Aside from defending our sacred objects (churches, statues, etc.) from physical attack, there needs to be the longer-term and more sustained effort at learning to love them and what they represent. Why “love” a piece of bronze formed into the likeness of a man with a sword on a horse? What is there to love in that? It is, after all, “just a statue.” Or is it something more? Does the Apotheosis of Saint Louis portray the standards of valor, honor, and chivalry of a Christian Crusader and King, ideals still appreciated on the Feast of Saint Francis, October 4, 1906, when that statue was first unveiled in the “Rome of the West”? If those and similar ideals are what the statue represents, then we should love it. But then, today, those very standards — Christian standards — are also under attack, so we must learn to love them the more, too.

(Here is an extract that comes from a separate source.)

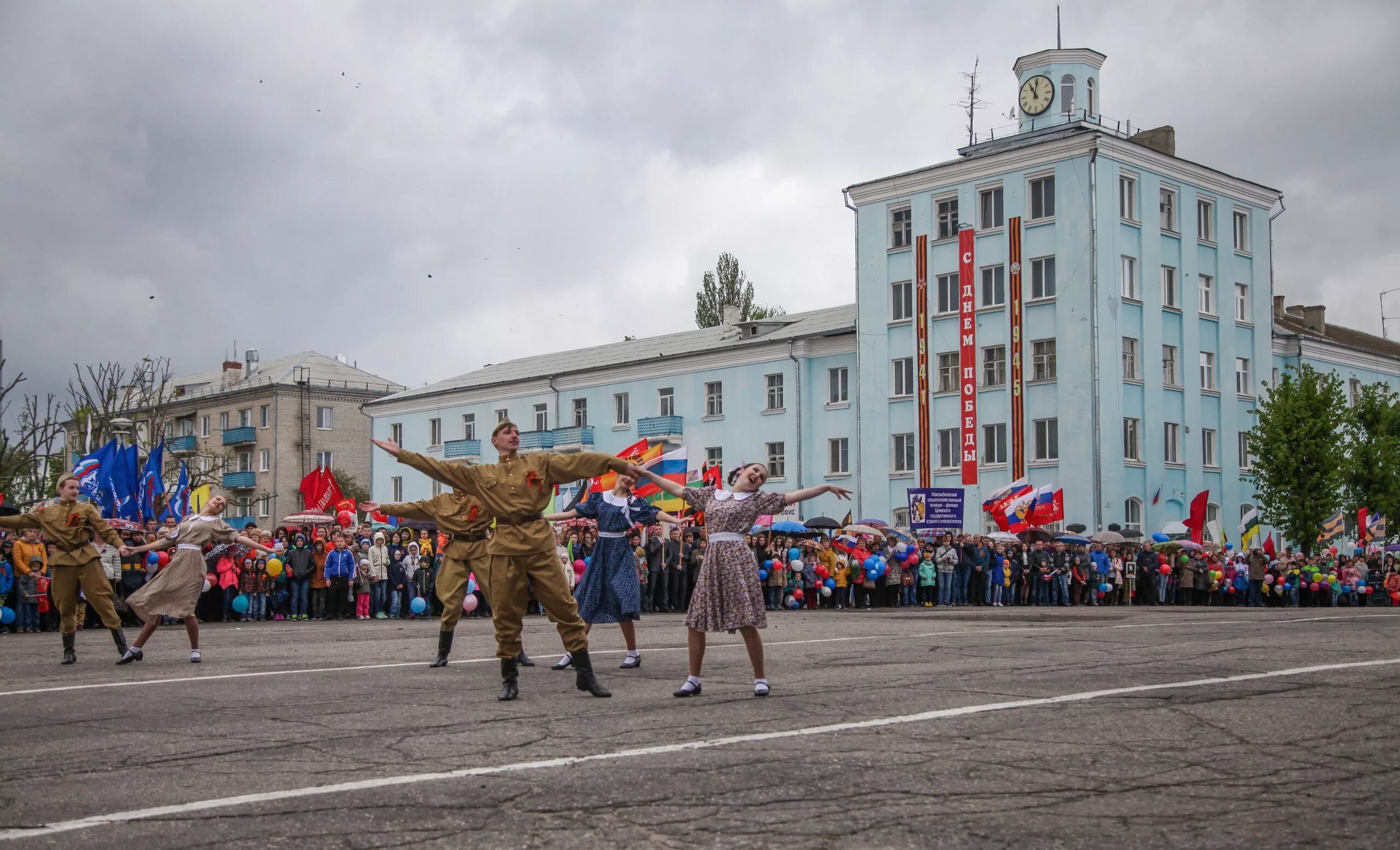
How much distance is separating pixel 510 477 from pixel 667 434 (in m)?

Throughout this piece, I have used the words “enemy” and “enemies” a lot — seven times so far, if my computer isn’t lying to me. In one sense, I use the word unapologetically, but that will not prevent me from offering an apologia. After all, these days, we are likely to be lectured for claiming to have enemies. Of course we have enemies. Our Lord had enemies and He promised that, as the servant is not greater than the master, we will, too (Cf. Matt. 10:24-25 and context, John 15:18-20). The difference is that we Christians are commanded to love our enemies, and that in a supernatural sense, as terms of our adoption as children of the heavenly Father (Matt. 5:44-45). When a certain prominent churchmen once told Brother Francis, “the Church has no enemies anymore” (“after Vatican II,” was, I believe, the unstated adverbial phrase), Brother replied, “Then we cannot follow Our Lord’s command to love our enemies, Your Excellency.”

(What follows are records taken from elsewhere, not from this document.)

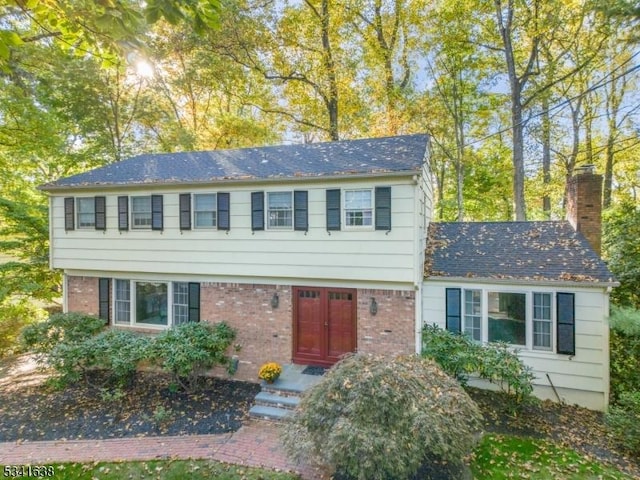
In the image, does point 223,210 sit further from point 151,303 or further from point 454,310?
point 454,310

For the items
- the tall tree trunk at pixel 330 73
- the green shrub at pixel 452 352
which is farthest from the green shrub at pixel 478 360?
the tall tree trunk at pixel 330 73

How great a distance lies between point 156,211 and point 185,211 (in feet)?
3.16

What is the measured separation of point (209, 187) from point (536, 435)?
31.2 ft

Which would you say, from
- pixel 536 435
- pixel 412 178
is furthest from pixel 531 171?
pixel 536 435

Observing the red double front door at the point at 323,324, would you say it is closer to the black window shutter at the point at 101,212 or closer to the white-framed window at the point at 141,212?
the white-framed window at the point at 141,212

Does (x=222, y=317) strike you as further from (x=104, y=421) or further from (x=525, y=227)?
(x=525, y=227)

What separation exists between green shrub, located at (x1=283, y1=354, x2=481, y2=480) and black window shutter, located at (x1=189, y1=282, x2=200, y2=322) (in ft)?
17.3

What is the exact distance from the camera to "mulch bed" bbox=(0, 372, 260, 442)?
288 inches

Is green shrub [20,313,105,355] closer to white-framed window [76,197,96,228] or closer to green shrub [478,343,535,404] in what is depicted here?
white-framed window [76,197,96,228]

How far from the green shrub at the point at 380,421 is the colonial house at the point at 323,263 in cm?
285

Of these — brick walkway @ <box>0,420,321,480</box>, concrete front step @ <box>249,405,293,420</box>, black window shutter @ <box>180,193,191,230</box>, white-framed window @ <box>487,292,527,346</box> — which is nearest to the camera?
brick walkway @ <box>0,420,321,480</box>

The fact is that we have enemies. The challenge is that we must love them.

While we must love our enemies, there are also things we must hate, and there are things we ought not tolerate. Ven. Emmanuel D’Alzon has some sage words on this subject:

We love Christ with the same kind of love as the early Christians because He still faces the same kind of enemies that he faced then. We love Him with the love that made the Apostles say “if anyone does not love Jesus Christ, let him be cursed” [1 Cor. 16:22]. This may not be very tolerant, but you know that those who love much tolerate little. Properly speaking, true love is revealed in the power of a noble and frank intolerance. In these days with no energy left for either love or hate, men do not see that their tolerance is just another form of weakness. We are intolerant because we draw our strength from our love of Jesus Christ.

The kind of “intolerance” being promoted by the Venerable founder of the Assumptionists is not violent, oppressive, or totalitarian. Those adjectives rather attach to the new iconoclasts, whom it is our challenge to love supernaturally even as they seek to destroy what we hold sacred. In loving both our holy treasures and our enemies we show ourselves to be Christian.